Provided text:
************
Idaho!

A much needed and anticipated retirement from teaching and another move west!

This change in location and lifestyle led to more physical contact with nature but  actually caused me to temporarily ignore the studio. But my eye was forever looking at colors of objects mixing virtual colors to recreate, cropping subjects as if they were going to be realized as paintings. I rationalized so that my actual failure to produce canvases was that my studio was smaller, there was lack of storage for new works, no outlet for exhibiting, etc.  So my days were spent in the outdoors, hiking, camping and volunteering for environment organizations.  I kept in contact with art, sketching while travelling, drawing flora during the seasonal changes, and even mundane objects.  

New friends asked what I do, with my answer, "I'm an artist"- always feeling somewhat dishonest.  Family asked if I was painting, and since I was completing watercolor sketches, I would answer, "Yes!"  But I knew something was missing in my life.   So- I decided to begin painting with oil on canvas once again.  With every adventure or camping trip I felt inspired and in awe of nature, so the landscape of Idaho provided me with my new subject matter.  My first experience back in the studio was almost magical, losing track of time, lost in my own choices and experience of applying paint- creating something new.  

My first paintings were completed using a variety of sketches and photos.  I became enamored of the process, beginning with a dark outline and working into wet paint- and couldn't determine when to stop painting.  As a result, I felt the images were overworked and tight- I had to relearn to slow the process and contemplate each brushwork.  As a result, I never finished my first attempts.  Some sketches remained just that.
************
Information provided:
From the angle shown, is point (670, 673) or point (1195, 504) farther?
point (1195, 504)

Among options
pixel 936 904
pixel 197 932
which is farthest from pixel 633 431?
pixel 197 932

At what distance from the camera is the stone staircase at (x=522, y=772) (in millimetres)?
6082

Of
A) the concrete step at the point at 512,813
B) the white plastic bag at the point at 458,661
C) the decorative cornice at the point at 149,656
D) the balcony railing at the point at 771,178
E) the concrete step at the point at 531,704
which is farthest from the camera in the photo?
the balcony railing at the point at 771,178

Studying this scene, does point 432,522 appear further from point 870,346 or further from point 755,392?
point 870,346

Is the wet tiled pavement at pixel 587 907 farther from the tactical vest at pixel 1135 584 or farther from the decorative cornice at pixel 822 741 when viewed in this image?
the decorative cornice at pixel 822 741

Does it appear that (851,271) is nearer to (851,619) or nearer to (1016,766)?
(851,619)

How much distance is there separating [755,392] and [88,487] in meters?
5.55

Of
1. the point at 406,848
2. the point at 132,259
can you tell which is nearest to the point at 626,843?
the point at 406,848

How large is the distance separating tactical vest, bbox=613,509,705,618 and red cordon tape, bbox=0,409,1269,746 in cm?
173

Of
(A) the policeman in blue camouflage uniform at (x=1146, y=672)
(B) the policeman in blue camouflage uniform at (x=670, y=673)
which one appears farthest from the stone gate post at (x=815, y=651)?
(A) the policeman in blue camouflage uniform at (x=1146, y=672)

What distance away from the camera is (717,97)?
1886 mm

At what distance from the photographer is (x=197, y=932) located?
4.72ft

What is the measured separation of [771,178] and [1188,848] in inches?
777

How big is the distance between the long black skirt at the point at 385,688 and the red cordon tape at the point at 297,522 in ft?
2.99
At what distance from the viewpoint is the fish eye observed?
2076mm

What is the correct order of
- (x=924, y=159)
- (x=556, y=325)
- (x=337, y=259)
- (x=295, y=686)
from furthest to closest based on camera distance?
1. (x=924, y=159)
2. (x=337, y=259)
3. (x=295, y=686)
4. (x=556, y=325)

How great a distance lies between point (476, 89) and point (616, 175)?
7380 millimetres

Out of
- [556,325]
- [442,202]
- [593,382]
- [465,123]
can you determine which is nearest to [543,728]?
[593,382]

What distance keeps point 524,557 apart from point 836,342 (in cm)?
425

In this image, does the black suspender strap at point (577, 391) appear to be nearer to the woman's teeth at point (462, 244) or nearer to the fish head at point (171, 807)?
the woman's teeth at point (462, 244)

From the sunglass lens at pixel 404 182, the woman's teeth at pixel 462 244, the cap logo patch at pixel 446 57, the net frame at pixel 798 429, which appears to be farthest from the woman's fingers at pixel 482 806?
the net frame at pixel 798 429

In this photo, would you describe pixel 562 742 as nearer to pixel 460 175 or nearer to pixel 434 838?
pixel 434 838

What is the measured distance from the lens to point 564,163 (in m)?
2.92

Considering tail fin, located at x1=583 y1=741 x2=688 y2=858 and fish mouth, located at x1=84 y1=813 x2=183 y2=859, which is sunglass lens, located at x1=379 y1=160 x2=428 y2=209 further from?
************
Written problem:
Write out everything in the account of returning to painting in Idaho from "A much needed" down to "even mundane objects.". The listing has no connection to the account of returning to painting in Idaho.

Result below:
A much needed and anticipated retirement from teaching and another move west!

This change in location and lifestyle led to more physical contact with nature but  actually caused me to temporarily ignore the studio. But my eye was forever looking at colors of objects mixing virtual colors to recreate, cropping subjects as if they were going to be realized as paintings. I rationalized so that my actual failure to produce canvases was that my studio was smaller, there was lack of storage for new works, no outlet for exhibiting, etc.  So my days were spent in the outdoors, hiking, camping and volunteering for environment organizations.  I kept in contact with art, sketching while travelling, drawing flora during the seasonal changes, and even mundane objects.